[Entries taken from a collection]

"""

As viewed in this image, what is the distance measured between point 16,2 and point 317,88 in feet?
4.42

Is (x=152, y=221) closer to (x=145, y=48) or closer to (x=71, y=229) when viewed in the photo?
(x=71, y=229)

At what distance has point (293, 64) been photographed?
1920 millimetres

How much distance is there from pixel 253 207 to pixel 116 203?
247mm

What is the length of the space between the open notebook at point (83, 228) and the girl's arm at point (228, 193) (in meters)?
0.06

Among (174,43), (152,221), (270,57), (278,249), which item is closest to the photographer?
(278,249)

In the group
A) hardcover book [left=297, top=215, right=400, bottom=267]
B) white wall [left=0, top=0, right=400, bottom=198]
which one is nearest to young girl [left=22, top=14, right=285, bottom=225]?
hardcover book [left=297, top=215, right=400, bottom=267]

"""

- [WORK REQUIRED]
Rewrite the entries from the line containing "Is (x=152, y=221)" through the last entry, substituting "camera" for "photographer" and leaving everything else unchanged.

- [TASK OUTPUT]
Is (x=152, y=221) closer to (x=145, y=48) or closer to (x=71, y=229) when viewed in the photo?
(x=71, y=229)

At what distance has point (293, 64) been photographed?
1920 millimetres

How much distance is there from pixel 253 207 to pixel 116 203?
247mm

What is the length of the space between the open notebook at point (83, 228) and the girl's arm at point (228, 193) (in meters)?
0.06

Among (174,43), (152,221), (270,57), (278,249), which item is closest to the camera?
(278,249)

In the group
A) hardcover book [left=297, top=215, right=400, bottom=267]
B) white wall [left=0, top=0, right=400, bottom=198]
which one is nearest to young girl [left=22, top=14, right=285, bottom=225]?
hardcover book [left=297, top=215, right=400, bottom=267]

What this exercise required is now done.